- _SHORT PROBLEM_:
Please reproduce every line below without changing a word, and omit the pictures from your answer.
>> Begin DATA SECTION
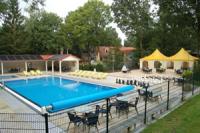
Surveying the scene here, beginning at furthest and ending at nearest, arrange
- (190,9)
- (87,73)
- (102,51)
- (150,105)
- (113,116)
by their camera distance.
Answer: (102,51), (87,73), (190,9), (150,105), (113,116)

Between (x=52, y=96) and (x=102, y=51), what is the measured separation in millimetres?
35153

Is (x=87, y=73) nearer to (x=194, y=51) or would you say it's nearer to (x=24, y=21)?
(x=24, y=21)

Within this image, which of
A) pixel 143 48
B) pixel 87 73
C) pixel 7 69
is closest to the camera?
pixel 87 73

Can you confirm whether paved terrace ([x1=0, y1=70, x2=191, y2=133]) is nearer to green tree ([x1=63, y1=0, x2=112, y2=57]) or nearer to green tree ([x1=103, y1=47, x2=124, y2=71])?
green tree ([x1=103, y1=47, x2=124, y2=71])

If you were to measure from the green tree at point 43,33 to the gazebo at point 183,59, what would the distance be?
68.2 feet

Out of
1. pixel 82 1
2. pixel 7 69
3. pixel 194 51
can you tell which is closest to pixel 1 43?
pixel 7 69

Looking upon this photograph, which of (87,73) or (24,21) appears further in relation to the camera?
(24,21)

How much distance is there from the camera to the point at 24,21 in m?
40.2

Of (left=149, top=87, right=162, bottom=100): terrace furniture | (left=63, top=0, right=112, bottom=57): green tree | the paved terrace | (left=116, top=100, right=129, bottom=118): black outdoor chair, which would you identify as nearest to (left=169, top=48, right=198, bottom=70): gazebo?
the paved terrace

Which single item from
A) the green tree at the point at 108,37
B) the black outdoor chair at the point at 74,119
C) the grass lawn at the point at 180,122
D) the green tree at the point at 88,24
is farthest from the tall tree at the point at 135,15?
>> End DATA SECTION
- _REPLY TO THE TASK_:
Surveying the scene here, beginning at furthest and ending at nearest, arrange
- (190,9)
- (87,73)
- (102,51)
- (150,105)
- (113,116)
by their camera distance.
Answer: (102,51), (87,73), (190,9), (150,105), (113,116)

Between (x=52, y=96) and (x=102, y=51), what is the measured separation in millimetres?
35153

Is (x=87, y=73) nearer to (x=194, y=51) or would you say it's nearer to (x=24, y=21)?
(x=24, y=21)

Within this image, which of
A) pixel 143 48
B) pixel 87 73
C) pixel 7 69
is closest to the camera?
pixel 87 73

Can you confirm whether paved terrace ([x1=0, y1=70, x2=191, y2=133]) is nearer to green tree ([x1=63, y1=0, x2=112, y2=57]) or nearer to green tree ([x1=103, y1=47, x2=124, y2=71])?
green tree ([x1=103, y1=47, x2=124, y2=71])

If you were to measure from the green tree at point 43,33 to the gazebo at point 183,59, what would the distance be?
68.2 feet

Out of
1. pixel 82 1
2. pixel 7 69
3. pixel 194 51
can you tell which is closest to pixel 1 43?
pixel 7 69

Looking upon this photograph, which of (87,73) or (24,21) appears further in relation to the camera?
(24,21)

How much distance is there from the camera to the point at 24,21 in m?
40.2

Of (left=149, top=87, right=162, bottom=100): terrace furniture | (left=63, top=0, right=112, bottom=57): green tree | the paved terrace | (left=116, top=100, right=129, bottom=118): black outdoor chair, which would you identify as nearest to (left=169, top=48, right=198, bottom=70): gazebo?
the paved terrace

Which single item from
A) the green tree at the point at 108,37
B) the black outdoor chair at the point at 74,119
C) the grass lawn at the point at 180,122
D) the green tree at the point at 88,24
is farthest from the tall tree at the point at 135,15?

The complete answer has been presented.